Conditional prediction markets for capital allocation and decision-making
Butter builds conditional markets that help organisations allocate resources more effectively. Instead of relying on committees, it uses market signals — people putting money behind beliefs — to surface which grants, programs, or bets are likely to generate the highest impact.
These "conditional funding markets" sit at the intersection of prediction markets and budgeting, turning decision-making into an incentive-aligned process that can scale with communities and treasuries.

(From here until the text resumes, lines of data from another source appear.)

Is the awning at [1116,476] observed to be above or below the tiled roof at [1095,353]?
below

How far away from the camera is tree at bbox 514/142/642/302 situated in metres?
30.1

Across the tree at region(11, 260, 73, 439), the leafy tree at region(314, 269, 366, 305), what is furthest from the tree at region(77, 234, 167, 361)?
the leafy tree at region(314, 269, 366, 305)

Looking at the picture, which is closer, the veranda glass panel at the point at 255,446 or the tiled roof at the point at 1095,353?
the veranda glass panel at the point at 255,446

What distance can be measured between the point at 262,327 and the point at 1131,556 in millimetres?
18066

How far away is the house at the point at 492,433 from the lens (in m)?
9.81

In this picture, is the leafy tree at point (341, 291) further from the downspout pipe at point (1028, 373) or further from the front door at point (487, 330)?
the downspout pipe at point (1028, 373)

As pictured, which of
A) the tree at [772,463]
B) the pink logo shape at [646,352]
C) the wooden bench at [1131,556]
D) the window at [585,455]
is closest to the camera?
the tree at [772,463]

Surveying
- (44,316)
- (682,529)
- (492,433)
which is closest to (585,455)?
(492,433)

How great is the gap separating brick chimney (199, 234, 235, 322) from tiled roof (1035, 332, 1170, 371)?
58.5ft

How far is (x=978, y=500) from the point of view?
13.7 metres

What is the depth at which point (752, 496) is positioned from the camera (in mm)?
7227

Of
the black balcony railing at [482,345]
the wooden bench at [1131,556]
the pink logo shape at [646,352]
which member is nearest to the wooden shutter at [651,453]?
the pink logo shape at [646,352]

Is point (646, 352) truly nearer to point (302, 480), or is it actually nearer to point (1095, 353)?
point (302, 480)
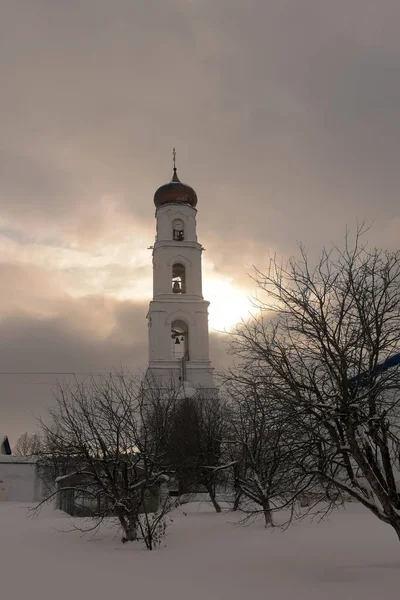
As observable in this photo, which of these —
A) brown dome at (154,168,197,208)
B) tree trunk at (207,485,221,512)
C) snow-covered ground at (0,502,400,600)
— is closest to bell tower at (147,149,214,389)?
brown dome at (154,168,197,208)

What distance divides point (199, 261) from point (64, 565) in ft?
112

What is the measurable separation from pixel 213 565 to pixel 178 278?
113ft

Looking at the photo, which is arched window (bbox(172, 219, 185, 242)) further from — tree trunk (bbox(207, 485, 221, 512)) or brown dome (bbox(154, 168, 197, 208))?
tree trunk (bbox(207, 485, 221, 512))

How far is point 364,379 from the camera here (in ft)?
34.9

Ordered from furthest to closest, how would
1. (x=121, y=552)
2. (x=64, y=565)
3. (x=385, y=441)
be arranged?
(x=121, y=552)
(x=64, y=565)
(x=385, y=441)

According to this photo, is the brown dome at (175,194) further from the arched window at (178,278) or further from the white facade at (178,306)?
the arched window at (178,278)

How conditional markets outperform committees and event markets
A conditional market asks not "will X happen?" but "will X happen if we do Y?" — and prices both branches separately. That structure is more capital efficient than an event market (capital isn't trapped waiting for a single outcome) and more honest than a committee (incentives are aligned with being right, not with social consensus). We made the full argument in Better Decisions with Butter, and conditional markets are a core primitive in our Trust Infrastructure thesis.
Why LAVA invested in Butter
Capital allocation is a hard problem in crypto and beyond — especially when outcomes are uncertain and coordination is messy. Butter offers a mechanism that is more legible, more competitive, and harder to game than most committee-driven processes.
Conditional markets are also just more interesting, and more capital efficient, than event markets. They are much closer to the "truth engine" that prediction markets are often sold as. We love backing technical founders building with principles, rather than just following the most recent, popular trend.